When an evening of bicycle riding includes an interlude where somebody agrees to launch not just one, but two—(consecutively, not simultaneously) bottle rockets from his ass and it’s still not the most memorable part of the night, you have to chalk it up as a bona fide disaster (in the old sense of the word, the one that refers to the alignment of the stars, which must have been exerting a truly strange attraction on us all to result in such an odd and calamitous collection of events).

Or maybe the shortbread space cookie I had before leaving home had something to do with it.

In any case, more than once I got to feel like Walter Brennan meets Mr. Magoo as I stood slightly apart from my cycling comrades both dismayed and elated at the behaviors that swam before my eyes, which included surreal karaoke singing, random tossing of things that gosh darn it you kids, you better stop throwing, so help me, don’t make me come over there, fisticuffs, which I completely missed, thank god, the wearing of orange rubber fishing overalls, and a surprising amount of bicycle riding when you tallied it all up in the end.

And it was one of those times when, in some ways, the best part turned out to be the long solo route home, where the combination of sensory stimulations over the course of the night came together to make for an especially delightful ride, the front of my front wheel eating up the pavement slowly but surely all the way across town.

We had set out for Nickelsville, the homeless encampment near Georgtown, to bear witness to the authorities evicting the residents, but never made it past Goldies on Airport Way, which turned out to be just fine since the threatened removal didn’t take place although it did seem that, at some points, our butts were this close to being kicked out from where we were, too.

Friday, September 12, 2008

Fries

Is this a great fucking country or what?

Where else could some three dozen idiots ride bikes from a downtown meet-up, where already park rangers were on to them and their open containers, to an inner-ring suburban shopping mall for a takover of a “family” restaurant in order to stage a French (call that “freedom”) fried potato-eating contest that would result in some among their number regurgitating publicly, and then to top off the evening, pedal furiously down shuttered freeway express lanes only to be stopped, upon exiting to city streets, by a phalanx of law enforcement vehicles, some State Patrol, some Seattle’s Finest, and still manage to walk (or more accurately, ride) away from arrest, imprisonment, and even water-boarding?

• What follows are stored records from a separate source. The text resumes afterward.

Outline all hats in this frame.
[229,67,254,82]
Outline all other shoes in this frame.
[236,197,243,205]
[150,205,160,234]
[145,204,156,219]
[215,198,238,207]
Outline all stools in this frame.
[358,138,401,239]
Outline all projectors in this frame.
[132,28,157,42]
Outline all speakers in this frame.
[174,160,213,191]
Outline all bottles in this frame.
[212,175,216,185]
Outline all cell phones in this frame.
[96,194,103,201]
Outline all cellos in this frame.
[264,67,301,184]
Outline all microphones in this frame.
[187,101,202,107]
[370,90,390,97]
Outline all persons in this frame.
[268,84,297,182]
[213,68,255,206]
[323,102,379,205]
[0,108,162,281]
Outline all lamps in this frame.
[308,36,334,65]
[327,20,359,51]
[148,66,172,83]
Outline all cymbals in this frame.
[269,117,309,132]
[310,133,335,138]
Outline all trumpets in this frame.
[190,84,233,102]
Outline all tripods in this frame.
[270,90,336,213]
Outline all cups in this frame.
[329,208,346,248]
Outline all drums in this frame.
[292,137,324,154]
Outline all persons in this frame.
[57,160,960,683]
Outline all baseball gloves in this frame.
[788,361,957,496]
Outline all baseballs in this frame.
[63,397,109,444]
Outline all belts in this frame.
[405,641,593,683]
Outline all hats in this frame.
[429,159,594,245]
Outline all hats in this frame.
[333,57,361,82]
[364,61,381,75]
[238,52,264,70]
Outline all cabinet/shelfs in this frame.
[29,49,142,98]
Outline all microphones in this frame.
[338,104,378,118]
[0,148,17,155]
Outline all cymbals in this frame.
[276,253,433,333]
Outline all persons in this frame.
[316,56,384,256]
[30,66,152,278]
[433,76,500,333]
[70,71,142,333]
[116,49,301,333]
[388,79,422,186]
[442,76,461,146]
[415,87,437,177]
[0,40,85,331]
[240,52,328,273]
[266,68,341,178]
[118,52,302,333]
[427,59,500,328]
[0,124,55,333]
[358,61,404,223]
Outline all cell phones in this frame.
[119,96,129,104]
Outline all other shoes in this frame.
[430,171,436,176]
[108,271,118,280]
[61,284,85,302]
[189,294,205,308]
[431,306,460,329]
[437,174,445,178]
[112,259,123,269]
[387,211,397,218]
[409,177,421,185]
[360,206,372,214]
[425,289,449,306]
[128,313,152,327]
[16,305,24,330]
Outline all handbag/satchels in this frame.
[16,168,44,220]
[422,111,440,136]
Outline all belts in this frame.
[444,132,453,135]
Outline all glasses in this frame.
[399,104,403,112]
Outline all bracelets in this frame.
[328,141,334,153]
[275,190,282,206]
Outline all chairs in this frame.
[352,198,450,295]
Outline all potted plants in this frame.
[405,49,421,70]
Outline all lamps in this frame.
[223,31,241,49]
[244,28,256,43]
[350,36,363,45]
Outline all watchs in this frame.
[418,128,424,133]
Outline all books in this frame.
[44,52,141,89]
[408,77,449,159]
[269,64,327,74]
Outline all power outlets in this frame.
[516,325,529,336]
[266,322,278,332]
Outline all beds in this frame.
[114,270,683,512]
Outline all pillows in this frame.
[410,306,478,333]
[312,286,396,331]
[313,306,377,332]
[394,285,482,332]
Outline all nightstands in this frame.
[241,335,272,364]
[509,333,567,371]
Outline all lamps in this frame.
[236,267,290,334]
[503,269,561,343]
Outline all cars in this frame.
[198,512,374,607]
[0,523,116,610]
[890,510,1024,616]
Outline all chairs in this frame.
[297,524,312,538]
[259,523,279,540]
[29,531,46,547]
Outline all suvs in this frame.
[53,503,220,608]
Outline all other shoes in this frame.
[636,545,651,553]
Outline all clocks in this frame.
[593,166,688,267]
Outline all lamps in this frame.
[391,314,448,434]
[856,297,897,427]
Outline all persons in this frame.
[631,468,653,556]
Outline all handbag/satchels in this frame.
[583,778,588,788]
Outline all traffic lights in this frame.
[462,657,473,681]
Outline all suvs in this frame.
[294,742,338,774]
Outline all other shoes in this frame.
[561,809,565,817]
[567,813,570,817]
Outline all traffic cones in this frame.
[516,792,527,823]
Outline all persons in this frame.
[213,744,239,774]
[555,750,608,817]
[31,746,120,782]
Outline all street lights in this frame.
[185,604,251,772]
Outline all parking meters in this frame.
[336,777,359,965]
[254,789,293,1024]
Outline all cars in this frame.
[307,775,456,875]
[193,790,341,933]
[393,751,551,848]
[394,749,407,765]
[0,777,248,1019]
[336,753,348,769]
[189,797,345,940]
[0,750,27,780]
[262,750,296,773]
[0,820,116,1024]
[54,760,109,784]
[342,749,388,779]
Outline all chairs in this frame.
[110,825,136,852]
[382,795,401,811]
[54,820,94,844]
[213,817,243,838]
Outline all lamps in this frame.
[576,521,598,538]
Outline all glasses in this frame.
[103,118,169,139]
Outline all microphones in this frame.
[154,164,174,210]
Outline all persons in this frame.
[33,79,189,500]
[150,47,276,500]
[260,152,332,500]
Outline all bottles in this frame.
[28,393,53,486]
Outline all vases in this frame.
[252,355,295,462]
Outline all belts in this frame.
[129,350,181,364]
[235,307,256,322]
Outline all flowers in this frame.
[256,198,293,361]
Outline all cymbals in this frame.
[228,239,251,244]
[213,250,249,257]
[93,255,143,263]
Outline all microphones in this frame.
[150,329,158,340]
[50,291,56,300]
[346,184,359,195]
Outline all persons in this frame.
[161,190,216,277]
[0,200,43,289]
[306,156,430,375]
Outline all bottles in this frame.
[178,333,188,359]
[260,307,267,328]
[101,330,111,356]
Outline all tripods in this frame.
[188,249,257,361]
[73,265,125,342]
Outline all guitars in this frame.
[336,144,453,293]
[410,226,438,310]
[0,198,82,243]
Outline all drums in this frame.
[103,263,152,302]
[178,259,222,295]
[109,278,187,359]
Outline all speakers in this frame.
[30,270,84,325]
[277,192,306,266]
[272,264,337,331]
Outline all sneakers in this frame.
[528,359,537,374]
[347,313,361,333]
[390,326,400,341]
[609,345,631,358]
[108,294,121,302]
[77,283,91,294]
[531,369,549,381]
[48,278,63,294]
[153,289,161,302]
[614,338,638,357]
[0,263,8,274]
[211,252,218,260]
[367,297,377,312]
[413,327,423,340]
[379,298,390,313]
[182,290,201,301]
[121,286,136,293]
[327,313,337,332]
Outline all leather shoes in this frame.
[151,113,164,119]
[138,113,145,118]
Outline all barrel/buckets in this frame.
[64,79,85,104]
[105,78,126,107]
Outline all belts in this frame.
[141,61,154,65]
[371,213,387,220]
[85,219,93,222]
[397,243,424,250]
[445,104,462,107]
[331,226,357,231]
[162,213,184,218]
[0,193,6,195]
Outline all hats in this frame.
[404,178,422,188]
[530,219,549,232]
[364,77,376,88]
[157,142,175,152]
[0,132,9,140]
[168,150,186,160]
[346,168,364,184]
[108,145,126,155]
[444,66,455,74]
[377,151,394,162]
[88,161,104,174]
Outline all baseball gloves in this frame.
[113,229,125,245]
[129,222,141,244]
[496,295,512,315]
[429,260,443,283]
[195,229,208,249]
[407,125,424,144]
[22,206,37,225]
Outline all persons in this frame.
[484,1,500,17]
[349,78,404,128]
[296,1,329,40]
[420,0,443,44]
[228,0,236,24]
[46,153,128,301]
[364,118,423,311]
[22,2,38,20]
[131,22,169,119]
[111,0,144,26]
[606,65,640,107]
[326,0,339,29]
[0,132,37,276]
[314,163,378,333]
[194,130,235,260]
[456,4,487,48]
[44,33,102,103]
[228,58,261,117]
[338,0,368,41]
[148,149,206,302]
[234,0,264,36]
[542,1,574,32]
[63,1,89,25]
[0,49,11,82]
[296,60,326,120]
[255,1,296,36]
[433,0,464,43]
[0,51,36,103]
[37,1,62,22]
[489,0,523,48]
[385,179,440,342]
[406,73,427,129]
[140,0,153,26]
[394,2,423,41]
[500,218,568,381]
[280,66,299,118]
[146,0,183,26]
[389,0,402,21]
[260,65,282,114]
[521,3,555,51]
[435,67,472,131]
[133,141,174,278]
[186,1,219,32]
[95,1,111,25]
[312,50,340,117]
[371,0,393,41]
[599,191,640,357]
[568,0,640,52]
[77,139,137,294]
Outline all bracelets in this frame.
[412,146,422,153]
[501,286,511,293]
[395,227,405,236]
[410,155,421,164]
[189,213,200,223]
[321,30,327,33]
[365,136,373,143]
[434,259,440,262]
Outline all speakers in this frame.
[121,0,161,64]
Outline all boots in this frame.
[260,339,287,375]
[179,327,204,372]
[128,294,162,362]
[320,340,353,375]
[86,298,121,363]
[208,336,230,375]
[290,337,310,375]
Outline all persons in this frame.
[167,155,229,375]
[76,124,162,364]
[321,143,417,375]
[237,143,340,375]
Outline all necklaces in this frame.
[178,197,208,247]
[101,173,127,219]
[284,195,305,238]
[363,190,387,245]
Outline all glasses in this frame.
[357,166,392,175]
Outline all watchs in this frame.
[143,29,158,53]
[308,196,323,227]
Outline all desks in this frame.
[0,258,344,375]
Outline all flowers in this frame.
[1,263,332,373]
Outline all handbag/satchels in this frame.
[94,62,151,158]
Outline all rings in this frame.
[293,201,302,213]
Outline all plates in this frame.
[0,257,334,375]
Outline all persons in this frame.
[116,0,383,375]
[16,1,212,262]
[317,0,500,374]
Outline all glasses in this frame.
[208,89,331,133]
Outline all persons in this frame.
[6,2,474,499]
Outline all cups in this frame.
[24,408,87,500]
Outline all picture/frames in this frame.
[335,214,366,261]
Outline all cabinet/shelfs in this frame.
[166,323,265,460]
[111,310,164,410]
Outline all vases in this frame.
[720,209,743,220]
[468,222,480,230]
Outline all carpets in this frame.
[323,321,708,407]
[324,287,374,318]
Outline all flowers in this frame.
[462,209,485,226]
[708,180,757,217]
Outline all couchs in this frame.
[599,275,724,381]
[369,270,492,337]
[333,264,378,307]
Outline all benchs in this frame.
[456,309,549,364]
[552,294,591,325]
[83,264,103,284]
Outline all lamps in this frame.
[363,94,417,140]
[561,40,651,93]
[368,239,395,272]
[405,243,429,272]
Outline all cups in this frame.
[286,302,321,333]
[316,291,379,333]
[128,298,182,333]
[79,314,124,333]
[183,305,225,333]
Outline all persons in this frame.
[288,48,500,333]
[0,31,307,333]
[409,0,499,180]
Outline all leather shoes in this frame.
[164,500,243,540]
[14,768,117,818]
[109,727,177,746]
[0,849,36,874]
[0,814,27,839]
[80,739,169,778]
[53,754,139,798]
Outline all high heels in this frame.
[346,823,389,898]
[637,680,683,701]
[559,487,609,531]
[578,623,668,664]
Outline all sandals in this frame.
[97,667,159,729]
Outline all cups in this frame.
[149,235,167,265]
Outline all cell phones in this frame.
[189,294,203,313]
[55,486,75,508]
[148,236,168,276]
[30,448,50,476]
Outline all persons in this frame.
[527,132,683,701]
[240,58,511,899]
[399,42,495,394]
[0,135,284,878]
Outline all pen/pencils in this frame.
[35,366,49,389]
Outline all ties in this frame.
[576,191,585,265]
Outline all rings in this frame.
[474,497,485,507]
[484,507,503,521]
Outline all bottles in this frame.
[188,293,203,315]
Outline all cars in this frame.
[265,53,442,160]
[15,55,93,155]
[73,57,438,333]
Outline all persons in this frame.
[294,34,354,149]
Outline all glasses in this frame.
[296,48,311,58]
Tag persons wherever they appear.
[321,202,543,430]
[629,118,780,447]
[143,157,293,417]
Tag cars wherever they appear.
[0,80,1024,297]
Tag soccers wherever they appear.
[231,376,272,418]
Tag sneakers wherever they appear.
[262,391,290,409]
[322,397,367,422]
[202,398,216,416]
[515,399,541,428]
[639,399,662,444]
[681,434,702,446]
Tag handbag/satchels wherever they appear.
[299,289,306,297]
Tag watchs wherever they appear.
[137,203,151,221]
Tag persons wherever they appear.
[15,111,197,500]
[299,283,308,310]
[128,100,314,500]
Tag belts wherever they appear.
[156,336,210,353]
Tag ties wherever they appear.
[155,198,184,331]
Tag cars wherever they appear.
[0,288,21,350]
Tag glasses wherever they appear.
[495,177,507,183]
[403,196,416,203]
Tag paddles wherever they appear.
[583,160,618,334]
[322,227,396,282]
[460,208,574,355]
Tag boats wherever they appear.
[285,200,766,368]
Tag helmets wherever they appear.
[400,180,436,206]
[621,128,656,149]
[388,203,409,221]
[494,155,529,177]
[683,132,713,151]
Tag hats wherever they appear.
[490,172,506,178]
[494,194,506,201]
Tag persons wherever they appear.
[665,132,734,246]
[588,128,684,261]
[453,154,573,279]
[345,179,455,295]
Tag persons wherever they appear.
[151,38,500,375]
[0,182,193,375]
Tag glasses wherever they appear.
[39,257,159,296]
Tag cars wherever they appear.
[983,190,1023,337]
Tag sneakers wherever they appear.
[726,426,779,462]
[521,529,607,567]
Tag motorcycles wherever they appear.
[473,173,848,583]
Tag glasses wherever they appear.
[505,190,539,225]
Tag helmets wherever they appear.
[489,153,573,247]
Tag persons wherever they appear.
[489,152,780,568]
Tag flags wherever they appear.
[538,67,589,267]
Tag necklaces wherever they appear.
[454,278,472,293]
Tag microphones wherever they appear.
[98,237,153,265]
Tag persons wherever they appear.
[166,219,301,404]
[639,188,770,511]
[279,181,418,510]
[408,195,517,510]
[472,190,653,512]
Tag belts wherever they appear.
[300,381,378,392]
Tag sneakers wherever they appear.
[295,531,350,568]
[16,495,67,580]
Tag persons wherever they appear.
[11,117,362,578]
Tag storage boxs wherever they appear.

Fuck you Osama Bin Laden, the terrorists have not won, not so long as such adventures remain in the realm of possibility, although thankfully for people’s intestines and police records they only come once a year.

The second annual .83 9/11 Never Forget (How Fat You Really Are) Bike Ride and Freedom Fry Eating Contest went off last night in fine form, which is more than can be said this morning of the competitors’ distended bellies.

And while, as has been noted, one might interpret the event as disrespectful of the tragic events that marked the date back in 2001, a more accurate reading—and I would argue more consistent with the true spirit of the night—would see such inspired stupidity as a celebration of the liberties upon which the American Dream is founded.

Moreover, I would bet that if only we might have gotten those misguided fanatics away from flight school back in 2000 and onto bicycles, they never would have carried out their fateful mission, but instead, would have been right there with us, singing “God Bless America” and gorging on deep-fried starch, feeling nothing but pride (and maybe a bit of dyspepsia) to be in the land of the fry, home of the brave.